### CHECK YOUR UNDERSTANDING
1 > In the TAK-875 article, which journal published the phase 2 study results?
2 > Pick up the TAK-875 article after its final sentence and carry it on.

** Opening TEXT PASSAGE block **

TAK-875 controls blood sugar, reduces hypoglycemia risk

March 16, 2012

An experimental diabetes drug, TAK-875, demonstrated its ability to improve blood-sugar control with a low risk of hypoglycemia, according to phase 2 study results published online February 27 in The Lancet.

An experimental diabetes drug, TAK-875, demonstrated its ability to improve blood-sugar control with a low risk of hypoglycemia, according to phase 2 study results published online February 27 in The Lancet.

“The expected increase in the number of cases of type 2 diabetes during the next few decades, and the recognition that existing treatments either have insufficient effect on a disease that is progressive in nature or are associated with side effects that might restrict their use, emphasizes the need for additional therapeutic agents,” said Charles Burant, MD, PhD, professor of internal medicine at the University of Michigan Health System, and colleagues.

The researchers designed this randomized, double-blind, placebo- and active-comparator-controlled trial to assess whether selective pharmacological activation of free fatty acid receptor 1 (FFAR1) by TAK-875 would improve glycemic control without hypoglycemia risk in patients with type 2 diabetes who had not responded to diet, exercise, or metformin treatment.

** Closing TEXT PASSAGE block **
** Opening DATA block **

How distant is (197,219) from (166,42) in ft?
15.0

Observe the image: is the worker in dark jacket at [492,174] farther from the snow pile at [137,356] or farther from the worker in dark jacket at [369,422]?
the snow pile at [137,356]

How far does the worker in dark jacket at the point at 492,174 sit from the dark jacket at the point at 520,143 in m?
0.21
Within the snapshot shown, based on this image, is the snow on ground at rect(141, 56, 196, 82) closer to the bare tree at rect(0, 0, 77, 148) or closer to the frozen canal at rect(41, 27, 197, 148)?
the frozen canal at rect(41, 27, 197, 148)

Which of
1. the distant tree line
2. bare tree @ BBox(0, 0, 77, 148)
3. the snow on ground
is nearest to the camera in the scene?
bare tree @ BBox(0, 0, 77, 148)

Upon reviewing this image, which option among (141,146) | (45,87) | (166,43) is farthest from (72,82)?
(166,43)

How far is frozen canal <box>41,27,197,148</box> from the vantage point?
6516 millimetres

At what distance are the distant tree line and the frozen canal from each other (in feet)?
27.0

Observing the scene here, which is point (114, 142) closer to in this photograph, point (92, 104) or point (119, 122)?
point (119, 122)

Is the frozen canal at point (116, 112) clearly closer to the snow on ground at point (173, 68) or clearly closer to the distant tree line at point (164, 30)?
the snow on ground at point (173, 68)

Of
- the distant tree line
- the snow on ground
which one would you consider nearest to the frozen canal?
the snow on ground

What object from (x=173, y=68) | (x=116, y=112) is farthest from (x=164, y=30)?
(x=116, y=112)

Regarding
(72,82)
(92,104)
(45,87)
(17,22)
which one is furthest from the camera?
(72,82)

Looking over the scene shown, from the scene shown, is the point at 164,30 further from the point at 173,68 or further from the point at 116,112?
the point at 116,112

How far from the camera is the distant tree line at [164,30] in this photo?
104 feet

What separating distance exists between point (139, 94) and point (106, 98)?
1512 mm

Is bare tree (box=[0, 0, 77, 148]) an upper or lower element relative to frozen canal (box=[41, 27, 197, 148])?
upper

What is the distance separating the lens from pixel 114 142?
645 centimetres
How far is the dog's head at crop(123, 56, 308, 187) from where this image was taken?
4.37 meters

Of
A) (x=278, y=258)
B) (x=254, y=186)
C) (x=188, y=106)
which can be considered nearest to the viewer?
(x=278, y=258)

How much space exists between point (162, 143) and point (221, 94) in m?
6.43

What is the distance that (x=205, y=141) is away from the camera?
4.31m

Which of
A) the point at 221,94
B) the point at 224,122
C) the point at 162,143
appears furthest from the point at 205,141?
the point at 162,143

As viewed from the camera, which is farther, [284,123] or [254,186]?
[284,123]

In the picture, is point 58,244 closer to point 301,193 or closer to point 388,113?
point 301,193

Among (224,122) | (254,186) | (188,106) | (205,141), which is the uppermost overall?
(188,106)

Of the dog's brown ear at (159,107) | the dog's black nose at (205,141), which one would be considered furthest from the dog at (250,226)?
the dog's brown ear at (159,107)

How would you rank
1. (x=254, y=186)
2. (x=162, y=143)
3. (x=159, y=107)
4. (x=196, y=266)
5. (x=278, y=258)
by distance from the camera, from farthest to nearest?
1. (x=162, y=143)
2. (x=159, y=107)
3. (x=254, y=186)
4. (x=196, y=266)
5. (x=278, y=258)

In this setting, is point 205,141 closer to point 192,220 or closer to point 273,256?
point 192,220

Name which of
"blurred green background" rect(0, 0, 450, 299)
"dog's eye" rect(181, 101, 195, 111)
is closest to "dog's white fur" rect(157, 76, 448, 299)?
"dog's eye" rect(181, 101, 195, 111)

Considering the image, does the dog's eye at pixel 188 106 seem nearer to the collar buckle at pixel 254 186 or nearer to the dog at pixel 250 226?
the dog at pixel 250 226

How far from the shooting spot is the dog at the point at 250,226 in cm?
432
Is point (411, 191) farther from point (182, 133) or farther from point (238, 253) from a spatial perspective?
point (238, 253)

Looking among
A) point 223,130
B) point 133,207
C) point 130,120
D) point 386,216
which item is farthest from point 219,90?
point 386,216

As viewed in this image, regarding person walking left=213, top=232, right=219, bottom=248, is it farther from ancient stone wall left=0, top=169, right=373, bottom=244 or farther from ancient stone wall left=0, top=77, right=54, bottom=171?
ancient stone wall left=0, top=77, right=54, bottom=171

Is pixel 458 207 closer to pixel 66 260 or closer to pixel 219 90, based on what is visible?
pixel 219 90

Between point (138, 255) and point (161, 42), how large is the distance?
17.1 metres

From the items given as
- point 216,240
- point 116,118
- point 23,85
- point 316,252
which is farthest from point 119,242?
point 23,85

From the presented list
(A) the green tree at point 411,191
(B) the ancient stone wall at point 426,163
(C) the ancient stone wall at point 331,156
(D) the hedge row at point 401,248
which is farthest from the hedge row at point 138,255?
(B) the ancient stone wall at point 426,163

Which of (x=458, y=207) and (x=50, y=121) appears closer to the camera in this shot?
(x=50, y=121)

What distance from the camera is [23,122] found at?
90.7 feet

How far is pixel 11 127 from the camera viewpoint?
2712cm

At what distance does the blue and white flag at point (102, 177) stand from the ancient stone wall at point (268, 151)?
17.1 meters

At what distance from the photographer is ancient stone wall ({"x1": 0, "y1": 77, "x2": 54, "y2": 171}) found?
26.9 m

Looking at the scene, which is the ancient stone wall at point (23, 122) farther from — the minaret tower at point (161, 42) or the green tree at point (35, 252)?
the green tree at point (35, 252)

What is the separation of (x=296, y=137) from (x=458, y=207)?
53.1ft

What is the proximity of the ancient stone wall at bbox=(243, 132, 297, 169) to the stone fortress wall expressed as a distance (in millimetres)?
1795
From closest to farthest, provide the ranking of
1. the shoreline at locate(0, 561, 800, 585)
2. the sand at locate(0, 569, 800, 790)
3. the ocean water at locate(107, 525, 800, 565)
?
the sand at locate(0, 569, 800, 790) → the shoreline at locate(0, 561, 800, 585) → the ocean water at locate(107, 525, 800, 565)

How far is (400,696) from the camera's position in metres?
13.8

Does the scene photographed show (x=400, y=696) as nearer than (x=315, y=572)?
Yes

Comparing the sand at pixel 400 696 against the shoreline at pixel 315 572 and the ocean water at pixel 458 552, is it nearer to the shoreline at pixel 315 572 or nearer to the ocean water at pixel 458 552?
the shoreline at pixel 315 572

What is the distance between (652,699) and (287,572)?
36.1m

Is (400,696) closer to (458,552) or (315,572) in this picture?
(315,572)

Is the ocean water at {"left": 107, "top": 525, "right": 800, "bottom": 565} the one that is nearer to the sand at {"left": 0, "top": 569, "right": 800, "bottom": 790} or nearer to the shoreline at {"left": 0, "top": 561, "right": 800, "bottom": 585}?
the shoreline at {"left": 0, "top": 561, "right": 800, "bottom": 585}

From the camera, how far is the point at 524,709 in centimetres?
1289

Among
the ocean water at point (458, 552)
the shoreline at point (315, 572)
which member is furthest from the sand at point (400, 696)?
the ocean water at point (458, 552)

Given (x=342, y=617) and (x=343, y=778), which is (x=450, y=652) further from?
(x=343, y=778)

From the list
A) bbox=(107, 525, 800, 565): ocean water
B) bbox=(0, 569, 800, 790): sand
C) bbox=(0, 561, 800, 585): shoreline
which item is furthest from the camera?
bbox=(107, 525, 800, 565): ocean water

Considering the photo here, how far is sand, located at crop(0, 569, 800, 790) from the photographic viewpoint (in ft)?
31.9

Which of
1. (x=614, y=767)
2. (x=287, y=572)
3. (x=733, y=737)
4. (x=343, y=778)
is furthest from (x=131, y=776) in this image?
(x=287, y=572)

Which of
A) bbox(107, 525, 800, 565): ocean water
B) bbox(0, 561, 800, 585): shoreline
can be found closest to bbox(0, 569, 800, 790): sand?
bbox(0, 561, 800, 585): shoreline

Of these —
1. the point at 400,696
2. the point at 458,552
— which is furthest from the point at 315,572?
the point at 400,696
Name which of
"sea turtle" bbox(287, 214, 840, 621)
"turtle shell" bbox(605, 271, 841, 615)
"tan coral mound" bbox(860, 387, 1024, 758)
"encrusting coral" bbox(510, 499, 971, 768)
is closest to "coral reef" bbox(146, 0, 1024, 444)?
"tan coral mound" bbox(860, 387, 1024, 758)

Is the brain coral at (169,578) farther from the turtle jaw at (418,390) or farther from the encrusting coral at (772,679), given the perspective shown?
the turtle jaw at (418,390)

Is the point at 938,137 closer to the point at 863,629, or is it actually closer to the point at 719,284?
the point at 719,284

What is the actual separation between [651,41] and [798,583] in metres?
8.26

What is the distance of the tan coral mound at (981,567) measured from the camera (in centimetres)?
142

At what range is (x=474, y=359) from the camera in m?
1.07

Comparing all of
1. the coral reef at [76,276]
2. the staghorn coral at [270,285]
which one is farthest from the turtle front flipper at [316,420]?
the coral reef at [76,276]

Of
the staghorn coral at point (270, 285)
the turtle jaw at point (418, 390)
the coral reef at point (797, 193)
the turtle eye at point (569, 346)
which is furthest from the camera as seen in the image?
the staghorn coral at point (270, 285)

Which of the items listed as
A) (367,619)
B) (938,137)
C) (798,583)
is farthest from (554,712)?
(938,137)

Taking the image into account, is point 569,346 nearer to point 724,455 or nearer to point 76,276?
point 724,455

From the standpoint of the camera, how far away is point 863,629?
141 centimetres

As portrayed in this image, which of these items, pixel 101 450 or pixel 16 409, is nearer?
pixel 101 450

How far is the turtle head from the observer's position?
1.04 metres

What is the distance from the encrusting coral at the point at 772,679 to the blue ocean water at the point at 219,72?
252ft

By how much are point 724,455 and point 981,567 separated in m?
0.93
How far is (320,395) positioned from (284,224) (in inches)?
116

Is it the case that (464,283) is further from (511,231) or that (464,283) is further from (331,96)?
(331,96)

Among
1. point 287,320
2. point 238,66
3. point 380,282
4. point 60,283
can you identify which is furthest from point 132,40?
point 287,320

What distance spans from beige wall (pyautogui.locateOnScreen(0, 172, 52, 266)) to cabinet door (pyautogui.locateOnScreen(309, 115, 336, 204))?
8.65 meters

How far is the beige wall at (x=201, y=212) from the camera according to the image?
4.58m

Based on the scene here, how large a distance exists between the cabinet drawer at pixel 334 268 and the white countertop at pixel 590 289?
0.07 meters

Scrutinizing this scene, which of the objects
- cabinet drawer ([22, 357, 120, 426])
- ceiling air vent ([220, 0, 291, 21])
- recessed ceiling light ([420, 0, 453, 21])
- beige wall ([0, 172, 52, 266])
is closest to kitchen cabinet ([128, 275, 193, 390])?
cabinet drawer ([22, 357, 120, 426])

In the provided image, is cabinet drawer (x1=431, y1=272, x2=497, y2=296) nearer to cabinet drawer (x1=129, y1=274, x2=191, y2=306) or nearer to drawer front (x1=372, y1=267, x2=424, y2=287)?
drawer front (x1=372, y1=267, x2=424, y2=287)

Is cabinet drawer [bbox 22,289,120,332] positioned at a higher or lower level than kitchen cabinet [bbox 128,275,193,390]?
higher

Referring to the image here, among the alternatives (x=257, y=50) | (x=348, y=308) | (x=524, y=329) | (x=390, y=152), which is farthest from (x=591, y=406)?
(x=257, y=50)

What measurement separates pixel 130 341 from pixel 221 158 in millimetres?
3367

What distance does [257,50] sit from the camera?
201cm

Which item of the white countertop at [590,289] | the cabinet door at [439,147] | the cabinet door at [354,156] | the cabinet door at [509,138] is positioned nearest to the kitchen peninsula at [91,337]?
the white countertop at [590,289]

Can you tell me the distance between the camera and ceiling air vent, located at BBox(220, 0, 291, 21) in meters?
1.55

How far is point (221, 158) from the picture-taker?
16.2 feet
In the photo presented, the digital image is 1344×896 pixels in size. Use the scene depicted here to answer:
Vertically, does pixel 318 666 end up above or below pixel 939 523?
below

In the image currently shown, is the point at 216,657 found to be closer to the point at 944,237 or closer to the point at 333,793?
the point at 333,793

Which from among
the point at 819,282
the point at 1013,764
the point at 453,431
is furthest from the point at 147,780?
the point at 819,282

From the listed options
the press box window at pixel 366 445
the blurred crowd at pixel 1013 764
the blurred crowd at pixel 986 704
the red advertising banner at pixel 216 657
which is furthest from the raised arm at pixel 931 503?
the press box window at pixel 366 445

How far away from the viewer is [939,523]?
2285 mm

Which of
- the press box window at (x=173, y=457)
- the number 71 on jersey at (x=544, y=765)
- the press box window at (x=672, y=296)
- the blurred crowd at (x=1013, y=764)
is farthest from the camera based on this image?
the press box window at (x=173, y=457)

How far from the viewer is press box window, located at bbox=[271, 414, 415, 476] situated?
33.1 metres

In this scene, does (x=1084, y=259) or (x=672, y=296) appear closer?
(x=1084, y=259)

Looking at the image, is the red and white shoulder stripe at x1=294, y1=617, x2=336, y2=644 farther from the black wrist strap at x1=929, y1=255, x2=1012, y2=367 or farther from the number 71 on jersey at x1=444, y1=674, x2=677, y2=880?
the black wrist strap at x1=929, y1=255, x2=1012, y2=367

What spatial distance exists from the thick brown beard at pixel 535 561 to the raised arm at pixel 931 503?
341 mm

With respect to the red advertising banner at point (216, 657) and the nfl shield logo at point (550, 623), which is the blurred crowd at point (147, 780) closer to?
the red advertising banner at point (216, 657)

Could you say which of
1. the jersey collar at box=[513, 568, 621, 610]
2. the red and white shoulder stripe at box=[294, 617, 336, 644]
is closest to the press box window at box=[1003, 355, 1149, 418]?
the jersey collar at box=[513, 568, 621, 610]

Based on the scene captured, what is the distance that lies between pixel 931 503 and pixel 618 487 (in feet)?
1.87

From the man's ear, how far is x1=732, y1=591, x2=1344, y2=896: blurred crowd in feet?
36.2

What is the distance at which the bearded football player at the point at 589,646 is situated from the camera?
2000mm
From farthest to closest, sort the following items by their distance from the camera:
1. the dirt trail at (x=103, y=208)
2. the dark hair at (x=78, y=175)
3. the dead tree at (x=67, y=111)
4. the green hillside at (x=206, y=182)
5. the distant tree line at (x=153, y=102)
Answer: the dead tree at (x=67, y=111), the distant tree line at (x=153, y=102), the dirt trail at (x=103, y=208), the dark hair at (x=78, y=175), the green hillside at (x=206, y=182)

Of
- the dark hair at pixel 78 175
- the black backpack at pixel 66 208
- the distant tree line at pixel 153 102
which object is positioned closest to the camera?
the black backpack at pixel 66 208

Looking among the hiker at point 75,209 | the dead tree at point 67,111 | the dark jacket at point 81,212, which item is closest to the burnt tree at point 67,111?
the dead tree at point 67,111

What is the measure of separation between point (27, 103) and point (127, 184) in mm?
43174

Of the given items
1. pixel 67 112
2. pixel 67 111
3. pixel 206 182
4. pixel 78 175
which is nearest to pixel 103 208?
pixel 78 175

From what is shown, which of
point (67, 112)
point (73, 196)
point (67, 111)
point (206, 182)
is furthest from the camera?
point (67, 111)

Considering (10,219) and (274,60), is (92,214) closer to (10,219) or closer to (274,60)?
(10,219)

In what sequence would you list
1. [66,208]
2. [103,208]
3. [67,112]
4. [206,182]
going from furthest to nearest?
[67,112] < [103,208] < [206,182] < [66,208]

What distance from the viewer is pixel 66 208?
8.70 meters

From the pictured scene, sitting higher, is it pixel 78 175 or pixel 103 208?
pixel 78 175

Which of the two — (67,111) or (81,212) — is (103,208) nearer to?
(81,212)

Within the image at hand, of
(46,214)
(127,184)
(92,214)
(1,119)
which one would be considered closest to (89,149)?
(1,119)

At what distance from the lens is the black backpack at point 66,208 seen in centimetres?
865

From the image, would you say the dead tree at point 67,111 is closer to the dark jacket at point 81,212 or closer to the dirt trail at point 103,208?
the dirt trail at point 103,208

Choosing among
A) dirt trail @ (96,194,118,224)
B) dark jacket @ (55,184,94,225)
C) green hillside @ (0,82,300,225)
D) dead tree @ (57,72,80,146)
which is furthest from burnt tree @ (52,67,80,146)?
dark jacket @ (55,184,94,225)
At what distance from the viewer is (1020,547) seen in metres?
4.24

** Closing DATA block **

### EXPECTED RESULTS
1 > The Lancet

2 >
Between November 17, 2009, and September 29, 2010, the researchers randomly assigned 426 patients at 95 sites in the United States, Mexico, and Guatemala to 1 of 5 doses of TAK-875 (n=303), placebo (n=61), or glimepiride (n=62) for 12 weeks. The primary outcome was change in glycosylated hemoglobin (HbA1c) from the start of the study.

Results showed that TAK-875 was well-tolerated and that, at 12 weeks, all doses of TAK-875 resulted in significant reductions in HbA1c from baseline (ranging from −1.12% with 50 mg to −0.65% with 6.25 mg) compared with placebo (−0.13%). A similar reduction was noted with glimepiride (−1.05%); however, significantly higher rates of treatment-emergent hypoglycemic events were reported in the glimepiride group (19% [n=12] vs 2% [n=7, all TAK-875 groups], 3% [n=2, placebo]).

The investigators noted that the results were promising but acknowledged their small sample size.

“As with all novel treatments, additional studies of longer duration to assess true efficacy, durability of clinical efficacy, and safety of TAK-875 will be needed to establish the appropriate placement of FFAR1 agonists in the treatment framework for type 2 diabetes,” they wrote.